_PASSAGE SHOWN_
....

Here We’ll do the top 16 countries (not excluding anything).
Prepare the dataset
cc_heat2 = count(attacks, source_country, wkday, hour) %>%
ungroup() %>%
left_join(events_by_country[,c(1,5)]) %>%
complete(country, wkday, hour, fill=list(n=0)) %>%
mutate(country=factor(country,
levels=events_by_country$country))
## Joining by: "source_country"
Make the heatmap plots
cclist = lapply(events_by_country$country[1:16], function(cc) {
gg <- ggplot(filter(cc_heat2, country==cc),
aes(x=hour, y=wkday, fill=n, frame=country))
gg <- gg + geom_tile(color="white", size=0.1)
gg <- gg + scale_x_discrete(expand=c(0,0))
gg <- gg + scale_y_discrete(expand=c(0,0))
gg <- gg + scale_fill_viridis(name="")
gg <- gg + coord_equal()
gg <- gg + labs(x=NULL, y=NULL,
title=sprintf("%s", cc))
gg <- gg + theme_tufte(base_family="Helvetica")
gg <- gg + theme(axis.ticks=element_blank())
gg <- gg + theme(axis.text=element_text(size=5))

....

_TASK STATEMENT_
Rename "Helvetica" to "Arial" in the heatmap code and write out that stretch again, beginning at the words "gg <- gg + coord_equal()" and stopping after "gg + theme(axis.text=element_text(size=5))".

_INPUT DATA_
....

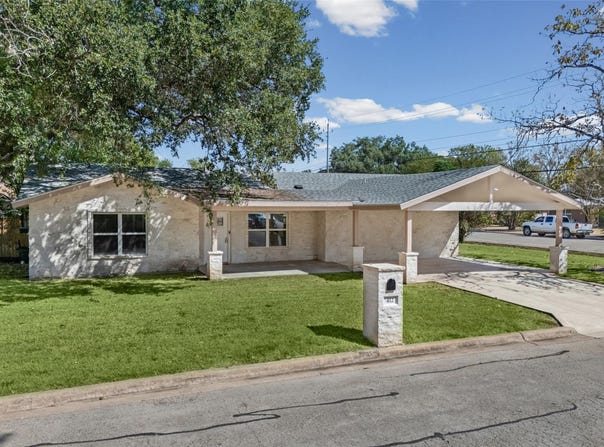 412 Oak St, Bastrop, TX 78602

....

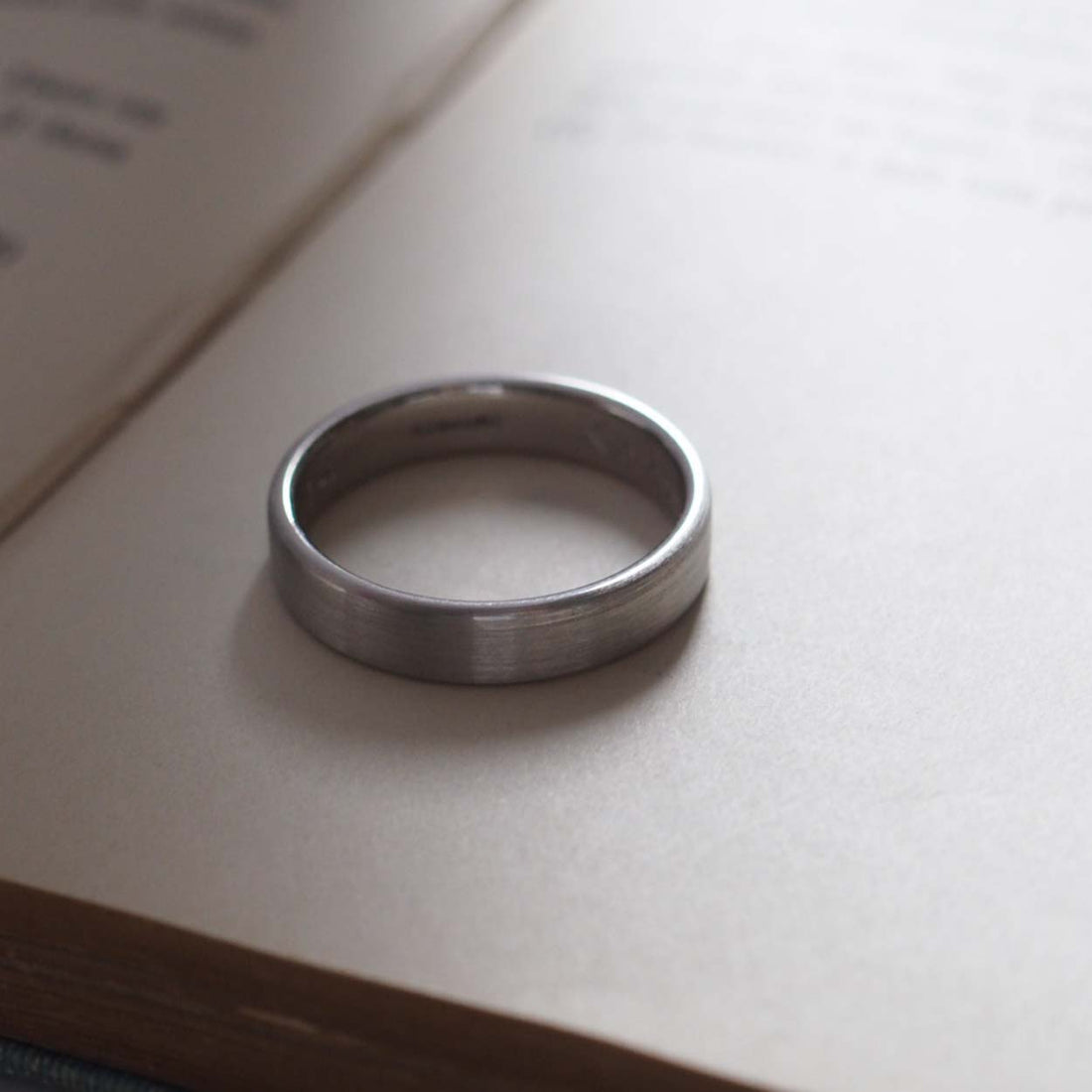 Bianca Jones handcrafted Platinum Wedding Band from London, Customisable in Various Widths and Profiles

....

_EXERCISE RESPONSE_
gg <- gg + coord_equal()
gg <- gg + labs(x=NULL, y=NULL,
title=sprintf("%s", cc))
gg <- gg + theme_tufte(base_family="Arial")
gg <- gg + theme(axis.ticks=element_blank())
gg <- gg + theme(axis.text=element_text(size=5))